Pepatah Jawa "gedhang wohe pakel" mempunyai makna mudah bicara tetapi susah membuktikannya. Saya sengaja menggunakan pepatah Jawa ini untuk beropini tentang pendakwah.
Dahulu kala, saat saya masih remaja, pastinya sering mengikuti kultum selepas shalat tarawih atau Subuh. Pendakwah atau ustadz pengisi kultum biasanya berasal dari lingkungan sekitar.
Terkadang, dalam mensyiarkan ajaran agama tak sesuai dengan tabiat keseharian. Tampaknya sholih tetapi hubungan kemasyarakatan tak sebaik citra yang menempel pada pendakwah yang seharusnya.
Para jamaah yang sudah hafal dengan tindak-tanduk sang pengisi kultum langsung mengucapkan "Halah...gedhang wohe pakel." Selepas itu kalau pendakwah tadi mengisi kultum, banyak ditinggalkan jamaahnya.
Pendakwah atau apapun sebutannya, layaknya guru. Jadi seorang yang segalanya bisa digugu dan ditiru.
Menjadi guru sangat berat karena harus menanamkan karakter yang baik bagi siswa. Guru tak hanya mengajar tetapi mendidik. Jadi panutan bagi siswanya. Makanya wajar bila siswa lebih "nurut" pada guru daripada orangtuanya. Padahal orangtua juga berperan sebagai guru pertama bagi siswa.
Sedangkan pendakwah tugasnya lebih berat karena berkaitan dengan hubungan manusia dengan manusia dan manusia dengan Sang Pencipta. Hablumminallah dan hablumminannaas.
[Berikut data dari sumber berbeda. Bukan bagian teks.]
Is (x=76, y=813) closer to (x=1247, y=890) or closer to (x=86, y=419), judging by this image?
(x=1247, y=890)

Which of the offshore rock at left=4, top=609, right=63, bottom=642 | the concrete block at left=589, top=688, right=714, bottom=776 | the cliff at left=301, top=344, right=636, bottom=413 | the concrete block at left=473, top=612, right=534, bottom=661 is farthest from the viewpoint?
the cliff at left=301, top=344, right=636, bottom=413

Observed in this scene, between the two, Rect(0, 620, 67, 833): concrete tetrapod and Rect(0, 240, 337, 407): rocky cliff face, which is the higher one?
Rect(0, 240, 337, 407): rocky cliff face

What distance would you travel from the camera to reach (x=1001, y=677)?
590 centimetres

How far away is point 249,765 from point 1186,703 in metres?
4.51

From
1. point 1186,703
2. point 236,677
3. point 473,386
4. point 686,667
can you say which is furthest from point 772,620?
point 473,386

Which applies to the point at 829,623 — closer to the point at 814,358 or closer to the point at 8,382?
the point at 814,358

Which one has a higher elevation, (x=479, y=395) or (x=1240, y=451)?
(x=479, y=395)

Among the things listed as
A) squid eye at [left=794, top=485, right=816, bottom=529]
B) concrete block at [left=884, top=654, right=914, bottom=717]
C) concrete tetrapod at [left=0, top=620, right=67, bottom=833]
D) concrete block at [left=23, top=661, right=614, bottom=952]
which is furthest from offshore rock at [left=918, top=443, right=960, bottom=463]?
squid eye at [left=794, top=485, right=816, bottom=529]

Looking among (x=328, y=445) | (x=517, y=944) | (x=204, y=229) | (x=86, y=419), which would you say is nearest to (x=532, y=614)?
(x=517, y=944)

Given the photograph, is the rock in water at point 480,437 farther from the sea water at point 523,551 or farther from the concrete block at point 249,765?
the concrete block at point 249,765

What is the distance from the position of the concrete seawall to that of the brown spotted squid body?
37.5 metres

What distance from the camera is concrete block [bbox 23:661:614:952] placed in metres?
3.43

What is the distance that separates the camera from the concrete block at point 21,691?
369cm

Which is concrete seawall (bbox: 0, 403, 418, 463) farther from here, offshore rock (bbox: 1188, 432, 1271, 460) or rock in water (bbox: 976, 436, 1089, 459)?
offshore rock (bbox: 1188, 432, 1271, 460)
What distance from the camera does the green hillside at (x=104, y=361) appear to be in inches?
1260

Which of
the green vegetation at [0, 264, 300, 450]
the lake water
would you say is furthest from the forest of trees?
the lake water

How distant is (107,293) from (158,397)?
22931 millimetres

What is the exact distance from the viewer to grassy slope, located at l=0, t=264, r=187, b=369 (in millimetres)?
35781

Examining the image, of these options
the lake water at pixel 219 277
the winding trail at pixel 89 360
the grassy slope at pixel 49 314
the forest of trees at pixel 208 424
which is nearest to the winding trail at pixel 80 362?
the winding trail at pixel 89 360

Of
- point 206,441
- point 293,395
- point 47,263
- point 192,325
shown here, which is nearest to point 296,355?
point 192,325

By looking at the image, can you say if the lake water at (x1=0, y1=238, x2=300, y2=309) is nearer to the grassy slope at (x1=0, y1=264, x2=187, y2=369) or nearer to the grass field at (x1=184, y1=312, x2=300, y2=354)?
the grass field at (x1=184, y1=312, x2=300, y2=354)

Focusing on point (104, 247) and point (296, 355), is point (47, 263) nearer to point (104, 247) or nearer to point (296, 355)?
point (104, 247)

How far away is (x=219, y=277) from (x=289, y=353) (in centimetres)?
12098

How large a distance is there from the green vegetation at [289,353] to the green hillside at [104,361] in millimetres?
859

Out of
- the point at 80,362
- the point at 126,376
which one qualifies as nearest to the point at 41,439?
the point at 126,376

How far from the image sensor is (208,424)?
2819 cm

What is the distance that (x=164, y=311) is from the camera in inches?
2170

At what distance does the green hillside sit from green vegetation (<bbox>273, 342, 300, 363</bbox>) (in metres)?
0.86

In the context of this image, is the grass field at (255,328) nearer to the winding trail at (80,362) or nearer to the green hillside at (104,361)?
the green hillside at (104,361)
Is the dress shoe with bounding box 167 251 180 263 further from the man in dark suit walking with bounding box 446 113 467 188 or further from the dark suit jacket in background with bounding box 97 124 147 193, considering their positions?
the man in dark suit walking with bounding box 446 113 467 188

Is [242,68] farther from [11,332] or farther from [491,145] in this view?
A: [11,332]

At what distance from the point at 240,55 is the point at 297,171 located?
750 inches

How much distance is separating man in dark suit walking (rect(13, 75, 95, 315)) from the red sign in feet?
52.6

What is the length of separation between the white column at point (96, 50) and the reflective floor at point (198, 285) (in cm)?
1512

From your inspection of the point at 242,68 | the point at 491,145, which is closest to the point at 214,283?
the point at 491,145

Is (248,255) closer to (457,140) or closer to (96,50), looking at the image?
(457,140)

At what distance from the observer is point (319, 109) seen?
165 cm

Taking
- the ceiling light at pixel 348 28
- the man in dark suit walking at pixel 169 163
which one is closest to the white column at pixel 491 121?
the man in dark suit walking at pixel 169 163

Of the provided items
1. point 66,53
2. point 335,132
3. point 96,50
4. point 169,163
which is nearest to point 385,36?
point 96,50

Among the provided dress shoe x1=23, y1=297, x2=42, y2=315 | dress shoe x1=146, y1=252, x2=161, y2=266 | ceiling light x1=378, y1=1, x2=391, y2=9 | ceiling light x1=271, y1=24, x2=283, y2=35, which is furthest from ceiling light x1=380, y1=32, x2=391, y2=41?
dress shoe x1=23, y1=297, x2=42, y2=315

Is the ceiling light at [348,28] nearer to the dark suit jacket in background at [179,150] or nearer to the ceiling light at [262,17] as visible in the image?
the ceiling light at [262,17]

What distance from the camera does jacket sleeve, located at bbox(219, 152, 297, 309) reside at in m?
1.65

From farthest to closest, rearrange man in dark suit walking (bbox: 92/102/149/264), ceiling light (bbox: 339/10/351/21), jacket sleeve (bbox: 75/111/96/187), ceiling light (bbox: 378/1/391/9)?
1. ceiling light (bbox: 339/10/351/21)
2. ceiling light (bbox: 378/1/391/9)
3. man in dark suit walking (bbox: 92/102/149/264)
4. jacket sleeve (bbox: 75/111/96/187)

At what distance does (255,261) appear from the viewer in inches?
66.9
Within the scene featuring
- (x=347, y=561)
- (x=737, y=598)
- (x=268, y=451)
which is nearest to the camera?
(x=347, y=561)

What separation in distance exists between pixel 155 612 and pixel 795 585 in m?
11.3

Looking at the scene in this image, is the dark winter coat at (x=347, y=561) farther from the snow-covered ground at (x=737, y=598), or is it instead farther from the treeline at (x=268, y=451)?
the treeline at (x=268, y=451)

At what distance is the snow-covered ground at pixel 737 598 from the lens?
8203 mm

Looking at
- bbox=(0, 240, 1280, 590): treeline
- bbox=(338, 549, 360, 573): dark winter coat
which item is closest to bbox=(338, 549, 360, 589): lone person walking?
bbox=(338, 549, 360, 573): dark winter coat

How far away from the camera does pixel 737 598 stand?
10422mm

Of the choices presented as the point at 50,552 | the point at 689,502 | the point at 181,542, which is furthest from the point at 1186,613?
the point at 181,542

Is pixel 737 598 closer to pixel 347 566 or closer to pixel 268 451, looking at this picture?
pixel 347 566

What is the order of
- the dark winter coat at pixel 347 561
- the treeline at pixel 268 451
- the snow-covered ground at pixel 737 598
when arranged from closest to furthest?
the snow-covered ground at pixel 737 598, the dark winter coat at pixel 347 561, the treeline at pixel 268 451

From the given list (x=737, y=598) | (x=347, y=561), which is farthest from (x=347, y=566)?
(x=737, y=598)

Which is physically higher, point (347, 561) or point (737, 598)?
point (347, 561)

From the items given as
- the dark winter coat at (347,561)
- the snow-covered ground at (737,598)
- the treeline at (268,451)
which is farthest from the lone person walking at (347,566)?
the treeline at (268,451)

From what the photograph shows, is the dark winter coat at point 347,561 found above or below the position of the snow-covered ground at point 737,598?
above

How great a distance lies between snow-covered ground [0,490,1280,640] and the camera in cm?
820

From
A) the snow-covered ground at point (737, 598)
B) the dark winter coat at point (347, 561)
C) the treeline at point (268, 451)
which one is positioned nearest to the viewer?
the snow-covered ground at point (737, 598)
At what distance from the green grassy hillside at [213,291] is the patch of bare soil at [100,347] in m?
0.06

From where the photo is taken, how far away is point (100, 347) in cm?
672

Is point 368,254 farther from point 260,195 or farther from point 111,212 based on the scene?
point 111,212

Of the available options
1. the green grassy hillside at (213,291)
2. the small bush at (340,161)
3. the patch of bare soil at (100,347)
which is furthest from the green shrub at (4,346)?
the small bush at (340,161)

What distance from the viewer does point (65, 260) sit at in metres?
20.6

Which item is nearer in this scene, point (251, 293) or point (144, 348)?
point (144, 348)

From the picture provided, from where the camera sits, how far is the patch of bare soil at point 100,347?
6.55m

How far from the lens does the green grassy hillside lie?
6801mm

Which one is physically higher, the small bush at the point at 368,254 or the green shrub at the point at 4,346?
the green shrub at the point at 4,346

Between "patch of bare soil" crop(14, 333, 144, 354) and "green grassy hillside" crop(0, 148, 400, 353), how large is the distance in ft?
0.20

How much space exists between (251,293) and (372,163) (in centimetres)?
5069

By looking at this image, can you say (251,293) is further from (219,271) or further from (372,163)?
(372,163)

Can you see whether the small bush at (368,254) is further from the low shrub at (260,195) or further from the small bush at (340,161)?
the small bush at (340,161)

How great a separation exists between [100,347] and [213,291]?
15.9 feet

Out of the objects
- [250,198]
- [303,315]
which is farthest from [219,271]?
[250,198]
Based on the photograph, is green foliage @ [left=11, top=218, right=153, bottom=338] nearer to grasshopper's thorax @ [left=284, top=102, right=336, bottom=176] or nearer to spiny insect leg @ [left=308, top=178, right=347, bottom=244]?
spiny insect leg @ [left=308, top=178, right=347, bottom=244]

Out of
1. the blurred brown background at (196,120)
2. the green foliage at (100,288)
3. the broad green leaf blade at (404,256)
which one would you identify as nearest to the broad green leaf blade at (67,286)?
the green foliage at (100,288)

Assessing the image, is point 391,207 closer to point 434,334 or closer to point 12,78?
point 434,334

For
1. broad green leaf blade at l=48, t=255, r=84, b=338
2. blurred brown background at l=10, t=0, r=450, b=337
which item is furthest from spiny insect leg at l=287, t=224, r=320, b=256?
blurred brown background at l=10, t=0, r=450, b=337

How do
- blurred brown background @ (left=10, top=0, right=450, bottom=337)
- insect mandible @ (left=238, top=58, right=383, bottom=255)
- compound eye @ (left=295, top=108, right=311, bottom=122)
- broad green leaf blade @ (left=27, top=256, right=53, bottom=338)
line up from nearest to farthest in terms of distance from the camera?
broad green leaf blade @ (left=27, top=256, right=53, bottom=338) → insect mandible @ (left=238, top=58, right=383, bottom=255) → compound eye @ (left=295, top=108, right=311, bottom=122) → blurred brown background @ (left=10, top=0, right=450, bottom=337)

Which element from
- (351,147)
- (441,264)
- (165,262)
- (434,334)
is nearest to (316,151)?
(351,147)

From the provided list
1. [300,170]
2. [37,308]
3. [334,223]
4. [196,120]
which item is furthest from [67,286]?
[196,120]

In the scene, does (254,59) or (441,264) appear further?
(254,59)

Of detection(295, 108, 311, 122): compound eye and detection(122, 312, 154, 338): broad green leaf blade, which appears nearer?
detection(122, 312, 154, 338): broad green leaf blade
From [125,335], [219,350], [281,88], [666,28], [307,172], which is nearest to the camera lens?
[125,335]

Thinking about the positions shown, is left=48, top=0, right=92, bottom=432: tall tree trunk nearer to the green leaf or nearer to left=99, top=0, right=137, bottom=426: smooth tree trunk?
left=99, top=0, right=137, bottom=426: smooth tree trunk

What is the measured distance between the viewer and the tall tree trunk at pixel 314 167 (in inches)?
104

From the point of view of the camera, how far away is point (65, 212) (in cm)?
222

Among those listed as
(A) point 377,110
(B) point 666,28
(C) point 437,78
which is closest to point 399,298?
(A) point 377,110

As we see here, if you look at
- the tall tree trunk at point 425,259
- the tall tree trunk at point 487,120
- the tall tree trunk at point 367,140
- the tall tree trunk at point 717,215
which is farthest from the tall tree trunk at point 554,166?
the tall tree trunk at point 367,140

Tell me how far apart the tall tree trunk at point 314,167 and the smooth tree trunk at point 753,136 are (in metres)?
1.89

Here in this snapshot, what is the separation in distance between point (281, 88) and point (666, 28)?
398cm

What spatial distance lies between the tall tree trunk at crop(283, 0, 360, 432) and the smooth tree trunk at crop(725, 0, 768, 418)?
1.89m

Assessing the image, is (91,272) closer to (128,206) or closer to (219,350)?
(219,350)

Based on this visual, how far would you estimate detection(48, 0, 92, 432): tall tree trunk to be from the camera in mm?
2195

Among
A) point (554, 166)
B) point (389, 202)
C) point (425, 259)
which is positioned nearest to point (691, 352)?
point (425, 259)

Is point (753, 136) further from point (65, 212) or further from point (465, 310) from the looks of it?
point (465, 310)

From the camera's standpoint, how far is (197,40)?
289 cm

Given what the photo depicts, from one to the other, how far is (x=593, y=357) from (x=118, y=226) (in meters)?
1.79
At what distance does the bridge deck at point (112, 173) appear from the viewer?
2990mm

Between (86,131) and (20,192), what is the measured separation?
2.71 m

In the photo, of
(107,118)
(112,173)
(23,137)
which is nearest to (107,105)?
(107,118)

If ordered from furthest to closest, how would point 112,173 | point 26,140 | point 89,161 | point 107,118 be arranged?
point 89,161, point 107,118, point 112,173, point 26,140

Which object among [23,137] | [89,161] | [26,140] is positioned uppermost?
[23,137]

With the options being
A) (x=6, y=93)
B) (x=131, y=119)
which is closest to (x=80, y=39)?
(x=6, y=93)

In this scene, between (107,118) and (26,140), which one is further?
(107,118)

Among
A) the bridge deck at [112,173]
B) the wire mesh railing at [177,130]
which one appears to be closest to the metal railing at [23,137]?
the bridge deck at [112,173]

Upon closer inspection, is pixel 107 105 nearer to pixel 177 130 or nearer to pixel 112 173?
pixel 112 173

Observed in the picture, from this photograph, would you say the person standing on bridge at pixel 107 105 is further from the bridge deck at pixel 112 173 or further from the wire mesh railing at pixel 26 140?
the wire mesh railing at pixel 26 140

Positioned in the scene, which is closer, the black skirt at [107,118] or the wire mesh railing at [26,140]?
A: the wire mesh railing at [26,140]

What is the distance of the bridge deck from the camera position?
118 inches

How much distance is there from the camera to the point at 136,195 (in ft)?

Sudah barang tentu segala perilaku dan ucapan menjadi contoh bagi umat. Sekalipun tak mungkin sesempurna Nabi Muhammad Saw.
Dalam penyampaian materi pun harus benar-benar paham Kalam Ilahi dan Sunnah nabi/ hadits. Tak bisa sembarangan.
Boleh saja menggunakan gaya bahasa dan mimik wajah yang menyenangkan/lucu, tetapi esensi isi pengajian harus benar dan mudah dicerna.